Why does my CSV open correctly in a text editor but display wrong in Excel?

Usually a delimiter or encoding issue. Excel defaults to comma-separated in most locales, but some European locale Excel installations expect semicolons. If your values contain commas that weren't properly quoted, columns will shift. Another common cause is UTF-8 encoding without a BOM (byte order mark) — Excel on Windows sometimes misreads UTF-8 CSV without the BOM, garbling accented characters. Add a UTF-8 BOM to your CSV file or save as UTF-8 with BOM in your converter settings.

Is there a size limit for online JSON to CSV converters?

Yes — browser-based tools have practical limits based on available memory. Most online converters handle files up to a few megabytes without issues. Files in the range of 10-50MB may be slow. Files over 50-100MB will often crash the browser tab. For large datasets, use a command-line tool (Python's pandas, Node.js json2csv package, or jq) instead of an online converter. These process data in streams and aren't limited by browser memory.

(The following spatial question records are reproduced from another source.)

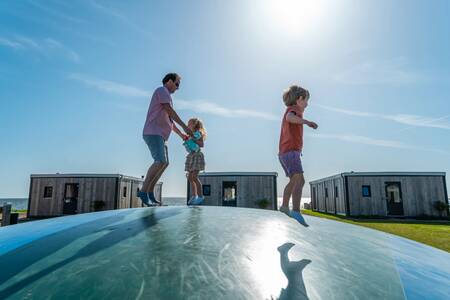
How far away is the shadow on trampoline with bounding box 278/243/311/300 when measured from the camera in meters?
1.08

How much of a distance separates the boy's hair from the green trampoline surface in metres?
2.01

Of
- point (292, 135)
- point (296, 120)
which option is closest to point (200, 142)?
point (292, 135)

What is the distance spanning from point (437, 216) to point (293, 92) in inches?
915

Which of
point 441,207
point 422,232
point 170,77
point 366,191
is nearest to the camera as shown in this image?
point 170,77

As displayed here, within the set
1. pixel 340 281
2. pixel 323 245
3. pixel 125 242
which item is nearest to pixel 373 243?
pixel 323 245

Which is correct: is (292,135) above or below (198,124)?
below

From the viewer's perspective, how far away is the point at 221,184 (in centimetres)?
2016

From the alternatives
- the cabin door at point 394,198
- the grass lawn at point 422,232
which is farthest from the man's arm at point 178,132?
the cabin door at point 394,198

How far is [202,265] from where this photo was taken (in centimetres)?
123

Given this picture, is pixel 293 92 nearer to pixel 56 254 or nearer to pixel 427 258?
pixel 427 258

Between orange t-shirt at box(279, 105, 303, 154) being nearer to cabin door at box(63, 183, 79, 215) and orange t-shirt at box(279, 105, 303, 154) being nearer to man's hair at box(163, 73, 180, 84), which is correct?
man's hair at box(163, 73, 180, 84)

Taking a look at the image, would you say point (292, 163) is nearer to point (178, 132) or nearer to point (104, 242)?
point (178, 132)

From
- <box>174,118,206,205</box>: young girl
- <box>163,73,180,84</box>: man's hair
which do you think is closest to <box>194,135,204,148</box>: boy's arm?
<box>174,118,206,205</box>: young girl

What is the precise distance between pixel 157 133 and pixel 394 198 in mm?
24393
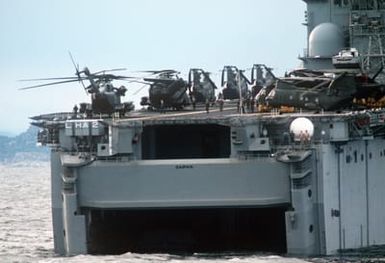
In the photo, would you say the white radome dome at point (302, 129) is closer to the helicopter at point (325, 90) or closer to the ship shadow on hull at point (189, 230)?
the ship shadow on hull at point (189, 230)

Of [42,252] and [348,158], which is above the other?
[348,158]

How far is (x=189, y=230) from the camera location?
50125 mm

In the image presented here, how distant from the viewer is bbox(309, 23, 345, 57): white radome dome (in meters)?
60.8

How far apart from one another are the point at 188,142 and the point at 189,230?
3.19 m

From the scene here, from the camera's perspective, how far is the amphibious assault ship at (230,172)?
46.1 m

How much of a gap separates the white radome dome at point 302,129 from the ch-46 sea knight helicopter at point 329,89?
4787 mm

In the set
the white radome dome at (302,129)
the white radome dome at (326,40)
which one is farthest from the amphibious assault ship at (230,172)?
the white radome dome at (326,40)

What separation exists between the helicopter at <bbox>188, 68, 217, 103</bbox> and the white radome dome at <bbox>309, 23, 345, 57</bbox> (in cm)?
467

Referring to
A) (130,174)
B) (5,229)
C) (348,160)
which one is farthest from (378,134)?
(5,229)

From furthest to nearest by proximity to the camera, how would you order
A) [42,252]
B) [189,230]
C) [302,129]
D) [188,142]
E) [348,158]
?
1. [42,252]
2. [188,142]
3. [189,230]
4. [348,158]
5. [302,129]

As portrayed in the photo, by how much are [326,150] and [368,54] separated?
41.1ft

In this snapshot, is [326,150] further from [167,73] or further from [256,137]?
[167,73]

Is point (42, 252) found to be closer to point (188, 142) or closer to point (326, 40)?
point (188, 142)

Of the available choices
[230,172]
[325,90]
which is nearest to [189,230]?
[230,172]
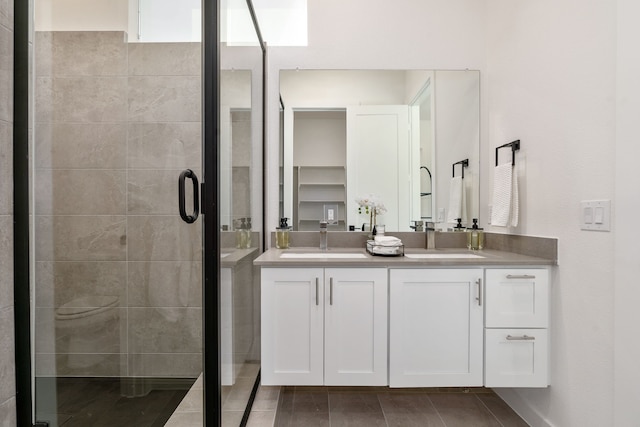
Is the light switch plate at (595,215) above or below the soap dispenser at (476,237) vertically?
above

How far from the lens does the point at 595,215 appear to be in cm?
137

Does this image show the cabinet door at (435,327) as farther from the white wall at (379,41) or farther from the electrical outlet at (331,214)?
the white wall at (379,41)

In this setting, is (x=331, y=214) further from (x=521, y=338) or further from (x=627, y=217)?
(x=627, y=217)

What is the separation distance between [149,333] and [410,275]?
1.15 metres

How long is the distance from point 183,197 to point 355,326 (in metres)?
1.04

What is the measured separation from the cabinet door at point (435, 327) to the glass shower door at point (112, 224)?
36.9 inches

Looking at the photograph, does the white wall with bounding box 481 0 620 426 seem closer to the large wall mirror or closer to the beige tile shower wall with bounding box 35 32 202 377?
the large wall mirror

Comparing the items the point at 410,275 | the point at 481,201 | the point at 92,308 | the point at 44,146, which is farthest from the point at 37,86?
the point at 481,201

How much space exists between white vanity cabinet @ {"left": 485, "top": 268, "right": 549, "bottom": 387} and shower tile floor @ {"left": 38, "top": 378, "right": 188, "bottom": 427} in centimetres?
146

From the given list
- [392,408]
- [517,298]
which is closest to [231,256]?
[392,408]

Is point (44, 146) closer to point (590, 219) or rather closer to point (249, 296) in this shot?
point (249, 296)

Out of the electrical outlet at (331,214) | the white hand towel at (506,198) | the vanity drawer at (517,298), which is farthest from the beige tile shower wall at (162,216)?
the white hand towel at (506,198)

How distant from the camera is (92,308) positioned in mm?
922

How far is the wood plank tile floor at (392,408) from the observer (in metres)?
1.75
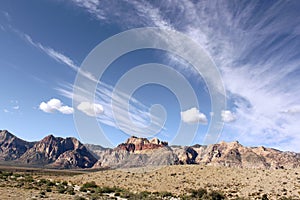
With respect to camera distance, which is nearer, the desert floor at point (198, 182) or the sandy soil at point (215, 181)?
the desert floor at point (198, 182)

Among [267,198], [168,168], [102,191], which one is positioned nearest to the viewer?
[267,198]

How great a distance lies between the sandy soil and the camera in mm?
47312

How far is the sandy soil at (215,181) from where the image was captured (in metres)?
47.3

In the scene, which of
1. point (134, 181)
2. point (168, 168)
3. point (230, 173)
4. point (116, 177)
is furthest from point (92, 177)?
point (230, 173)

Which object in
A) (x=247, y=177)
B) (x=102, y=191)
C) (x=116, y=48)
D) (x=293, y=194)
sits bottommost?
(x=102, y=191)

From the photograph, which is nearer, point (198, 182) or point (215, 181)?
point (215, 181)

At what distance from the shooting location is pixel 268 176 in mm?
56031

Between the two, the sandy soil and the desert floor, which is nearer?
the desert floor

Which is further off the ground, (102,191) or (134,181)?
(134,181)

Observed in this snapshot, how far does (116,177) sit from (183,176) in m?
17.4

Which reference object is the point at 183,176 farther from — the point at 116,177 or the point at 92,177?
the point at 92,177

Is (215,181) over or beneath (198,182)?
over

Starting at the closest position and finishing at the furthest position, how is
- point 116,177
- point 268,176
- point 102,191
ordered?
point 102,191 < point 268,176 < point 116,177

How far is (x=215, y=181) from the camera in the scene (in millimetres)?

How do I handle special characters like commas and quotes in CSV values?

Per RFC 4180, values containing commas, double quotes, or newlines must be wrapped in double quotes. Any double quotes within a quoted value must be escaped by doubling them: 'She said, "hello"' becomes '"She said, ""hello"""' in the CSV. Most converters handle this automatically. If you're generating CSV manually in code, always check for these cases — a value containing a comma that isn't quoted will silently break your column alignment.

Can I convert CSV back to JSON?

Yes, most tools that do JSON-to-CSV also do CSV-to-JSON in the other direction. convertcsv.com handles both. csvjson.com has a dedicated csv2json page. Programmatically, Python's csv module or Node.js's csv-parse library are the standard options. The reverse conversion is generally simpler since CSV is already flat — you just map each row to an object keyed by the header row. The [JSON formatter at toolsfuel.com/tools/json-formatter](/tools/json-formatter) can help you inspect and validate the JSON output after conversion.